BEGIN EXTRACT PROVIDED
The Kaniq 33 is a lightweight, 33-liter day pack with a full suite of features for ski alpinism or just plain backcountry skiing. Solidly built and snow and water resistant, with some well-thought-out lightweight fittings to keep weight down, but doesn’t ride well when full and not everything functions optimally.


  • Solid materials and construction
  • Lightweight
  • Reliable A-frame and diagonal ski carry
  • Roll top inner closure
  • Smart ice axe and crampon attachment systems
  • Removable and adjustable external attachments


  • Zipper main compartment closure limits expansion
  • I'd prefer an external rather than internal shovel/probe pocket
  • Shovel/probe pocket Velcro closure rips open during routine handling
  • Unreliable helmet net
  • Back panel rounds out and can roll on back when pack is full
  • Shoulder and sternum straps loosen under movement
  • Should come with a second back strap for snowboard carry

As the days get longer in Norway, the summits start calling. They come in many shapes and sizes: everything from broad, avalanche-safe slopes that are still steep enough to cut powder turns to steep, exposed couloirs that are best skied only in stable spring snow, sometimes with summits that require exposed scrambling or roped climbing to reach the top.

Skiers here need to be ready for full-on midwinter blizzards, bluebird corn-harvest days extending into midsummer, and everything in between. The Mountain Equipment (ME) Kaniq is designed specifically to fit the needs of backcountry skiers, with a shovel pocket, helmet net, and ski carry options added to the well-tested features ME’s line of tough, lightweight climbing packs.

 Materials, Construction, and Weight


The main body of the pack is made of ME's double ripstop, TPU coated PACT 300 fabric, with the roll top, top pocket, and partitions made of the somewhat lighter PACT 100. The fabric and the coating both seem quite tough, but time will tell how well they hold up. The seams on the roll top and pack interior are not taped, but the internal seams of the main compartment are closed and reinforced with bias tape. Although I haven't taken it out in the rain, between the roll top and the tough TPU coating, I think it should live up to ME's claim that the pack is "highly weather resistant," but in an all-day rain or in soggy snow some water might get in through the seams.

The contoured shoulder straps have a PACT 300 outer with a smooth, stretchy liner against the shoulder and are padded with closed-cell foam, with adjustable shoulder stabilizers and a sternum strap. Compression straps and the lower shoulder straps are made of ca. 1 cm (1/2 in) webbing, while the daisy chains are more like 0.5 cm (1/4 in). The waist belt is ca. 3.5 cm (1.5 in) webbing.
END EXTRACT PROVIDED
BEGIN GIVEN DATA
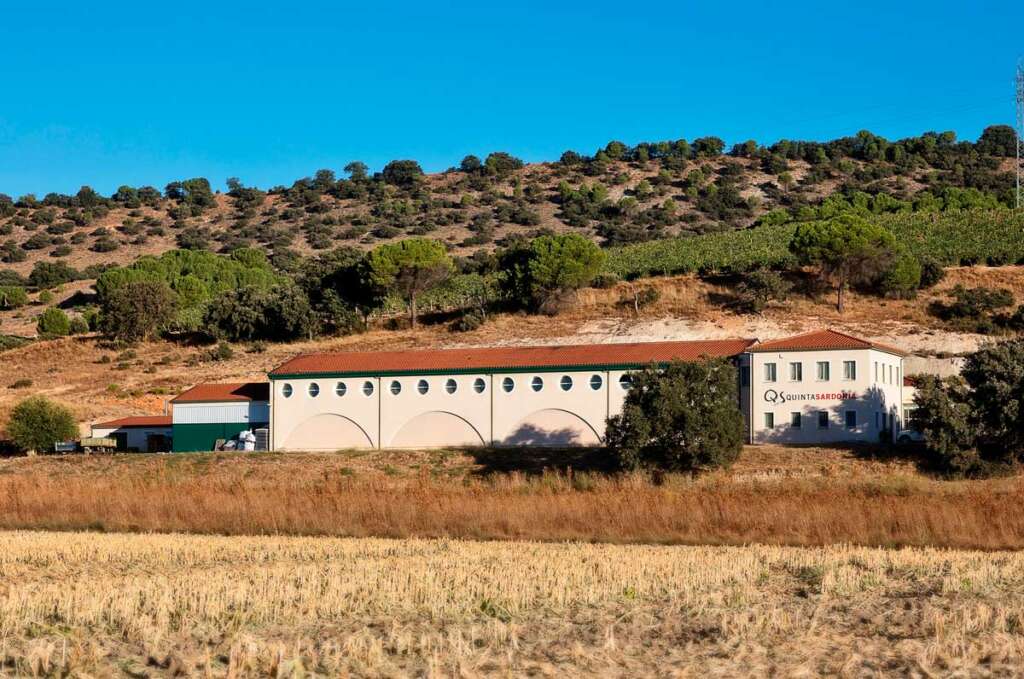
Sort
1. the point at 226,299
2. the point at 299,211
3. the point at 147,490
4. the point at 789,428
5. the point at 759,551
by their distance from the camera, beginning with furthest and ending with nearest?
the point at 299,211 < the point at 226,299 < the point at 789,428 < the point at 147,490 < the point at 759,551

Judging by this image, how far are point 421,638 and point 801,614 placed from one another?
6055mm

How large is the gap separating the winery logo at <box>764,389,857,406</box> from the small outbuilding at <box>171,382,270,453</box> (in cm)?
2660

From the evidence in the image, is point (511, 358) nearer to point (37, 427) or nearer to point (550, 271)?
point (37, 427)

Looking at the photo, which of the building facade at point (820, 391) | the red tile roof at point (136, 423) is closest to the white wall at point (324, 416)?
the red tile roof at point (136, 423)

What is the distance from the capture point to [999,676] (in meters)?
15.8

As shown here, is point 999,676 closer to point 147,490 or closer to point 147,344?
point 147,490

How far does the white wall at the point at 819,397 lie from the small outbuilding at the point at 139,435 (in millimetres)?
31928

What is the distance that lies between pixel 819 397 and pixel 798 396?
0.97 m

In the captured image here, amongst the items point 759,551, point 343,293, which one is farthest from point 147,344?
point 759,551

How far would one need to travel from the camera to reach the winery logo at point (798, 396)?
197 ft

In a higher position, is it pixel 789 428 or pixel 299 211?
pixel 299 211

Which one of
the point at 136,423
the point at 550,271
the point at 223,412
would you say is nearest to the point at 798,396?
→ the point at 223,412

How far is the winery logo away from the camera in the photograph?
6019 centimetres

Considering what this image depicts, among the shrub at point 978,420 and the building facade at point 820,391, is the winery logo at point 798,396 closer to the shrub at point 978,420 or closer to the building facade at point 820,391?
the building facade at point 820,391
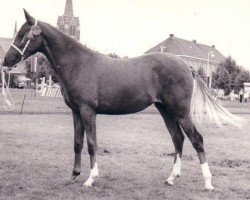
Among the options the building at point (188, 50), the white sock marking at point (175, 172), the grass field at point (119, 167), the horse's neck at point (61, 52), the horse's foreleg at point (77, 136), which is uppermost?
the building at point (188, 50)

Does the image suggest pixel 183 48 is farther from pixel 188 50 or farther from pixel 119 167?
pixel 119 167

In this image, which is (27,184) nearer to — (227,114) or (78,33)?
(227,114)

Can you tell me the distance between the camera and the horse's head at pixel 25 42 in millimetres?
6781

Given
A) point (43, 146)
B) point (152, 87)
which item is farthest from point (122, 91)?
point (43, 146)

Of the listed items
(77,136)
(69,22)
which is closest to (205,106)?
(77,136)

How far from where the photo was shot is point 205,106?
787 centimetres

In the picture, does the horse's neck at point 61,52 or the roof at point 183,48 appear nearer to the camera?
the horse's neck at point 61,52

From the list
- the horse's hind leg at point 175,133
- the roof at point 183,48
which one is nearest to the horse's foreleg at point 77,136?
the horse's hind leg at point 175,133

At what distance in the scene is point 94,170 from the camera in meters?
7.07

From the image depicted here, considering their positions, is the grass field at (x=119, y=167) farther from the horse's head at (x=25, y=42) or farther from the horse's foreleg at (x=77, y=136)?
the horse's head at (x=25, y=42)

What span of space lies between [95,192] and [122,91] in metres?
1.76

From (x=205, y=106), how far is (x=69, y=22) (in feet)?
495

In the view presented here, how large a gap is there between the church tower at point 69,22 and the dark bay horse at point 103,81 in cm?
14902

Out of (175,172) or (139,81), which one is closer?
(139,81)
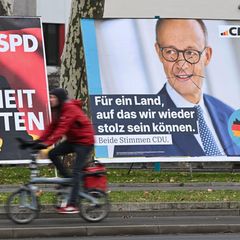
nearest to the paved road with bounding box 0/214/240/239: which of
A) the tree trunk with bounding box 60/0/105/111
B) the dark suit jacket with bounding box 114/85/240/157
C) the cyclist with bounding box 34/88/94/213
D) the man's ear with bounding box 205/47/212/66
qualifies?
the cyclist with bounding box 34/88/94/213

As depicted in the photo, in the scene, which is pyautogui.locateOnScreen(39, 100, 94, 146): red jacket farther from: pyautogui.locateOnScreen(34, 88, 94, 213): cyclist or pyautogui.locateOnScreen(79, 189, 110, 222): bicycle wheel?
pyautogui.locateOnScreen(79, 189, 110, 222): bicycle wheel

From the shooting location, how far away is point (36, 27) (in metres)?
17.0

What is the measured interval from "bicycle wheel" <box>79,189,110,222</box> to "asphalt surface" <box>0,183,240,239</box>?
0.12 meters

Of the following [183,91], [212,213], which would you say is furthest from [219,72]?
[212,213]

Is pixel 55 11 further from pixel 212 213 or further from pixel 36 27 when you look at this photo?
pixel 212 213

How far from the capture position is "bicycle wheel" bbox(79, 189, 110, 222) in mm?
10461

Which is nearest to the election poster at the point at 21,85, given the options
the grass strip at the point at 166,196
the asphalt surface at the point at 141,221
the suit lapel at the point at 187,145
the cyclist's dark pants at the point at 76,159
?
the asphalt surface at the point at 141,221

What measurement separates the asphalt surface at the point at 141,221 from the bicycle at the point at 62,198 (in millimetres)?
149

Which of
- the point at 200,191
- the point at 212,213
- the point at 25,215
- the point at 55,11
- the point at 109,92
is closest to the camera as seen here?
the point at 25,215

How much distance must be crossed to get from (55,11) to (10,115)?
66.8 ft

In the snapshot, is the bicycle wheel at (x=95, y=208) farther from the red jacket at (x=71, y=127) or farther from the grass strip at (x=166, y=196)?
the grass strip at (x=166, y=196)

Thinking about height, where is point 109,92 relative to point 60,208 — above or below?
above

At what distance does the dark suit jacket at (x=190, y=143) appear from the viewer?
58.7ft

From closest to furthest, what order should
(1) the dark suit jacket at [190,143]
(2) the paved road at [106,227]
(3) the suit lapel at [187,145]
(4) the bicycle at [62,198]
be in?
1. (2) the paved road at [106,227]
2. (4) the bicycle at [62,198]
3. (1) the dark suit jacket at [190,143]
4. (3) the suit lapel at [187,145]
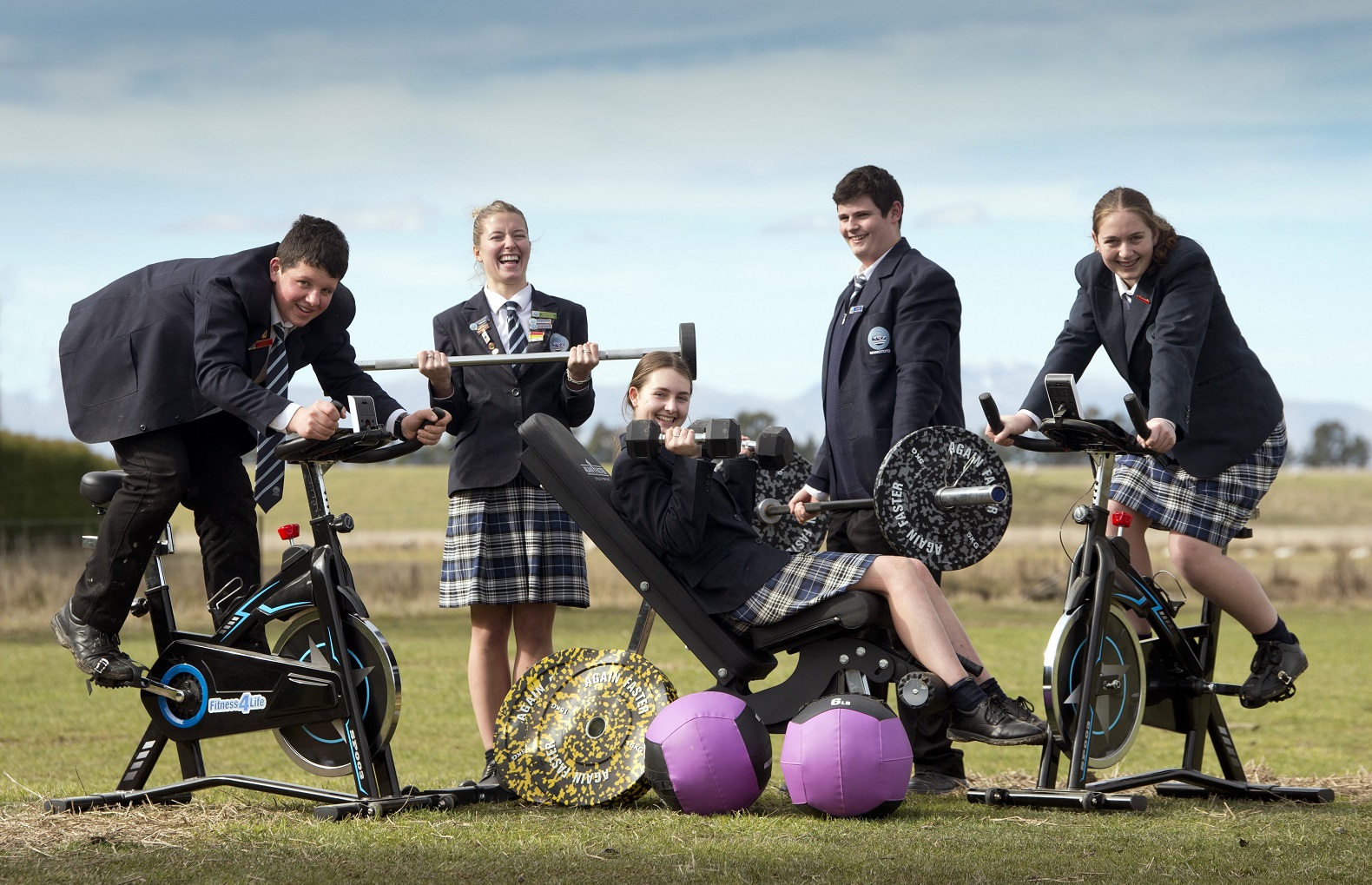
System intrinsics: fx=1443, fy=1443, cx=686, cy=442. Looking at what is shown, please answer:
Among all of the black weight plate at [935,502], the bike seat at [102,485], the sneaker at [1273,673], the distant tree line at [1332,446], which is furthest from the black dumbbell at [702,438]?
the distant tree line at [1332,446]

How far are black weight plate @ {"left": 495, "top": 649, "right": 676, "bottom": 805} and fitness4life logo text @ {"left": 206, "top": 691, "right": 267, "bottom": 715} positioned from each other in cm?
75

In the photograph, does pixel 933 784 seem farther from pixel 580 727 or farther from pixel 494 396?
pixel 494 396

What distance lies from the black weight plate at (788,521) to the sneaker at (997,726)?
3.73ft

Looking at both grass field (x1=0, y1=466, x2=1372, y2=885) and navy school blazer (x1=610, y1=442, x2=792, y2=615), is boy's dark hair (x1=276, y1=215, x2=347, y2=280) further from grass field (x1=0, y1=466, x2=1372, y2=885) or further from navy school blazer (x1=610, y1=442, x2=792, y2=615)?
grass field (x1=0, y1=466, x2=1372, y2=885)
END GIVEN DATA
Please list every part of the pack whose webbing width the pack review above gives, with the width stated for each.

- Compression straps: ca. 1 cm (1/2 in)
- Lower shoulder straps: ca. 1 cm (1/2 in)
- Daisy chains: about 0.5 cm (1/4 in)
- Waist belt: ca. 3.5 cm (1.5 in)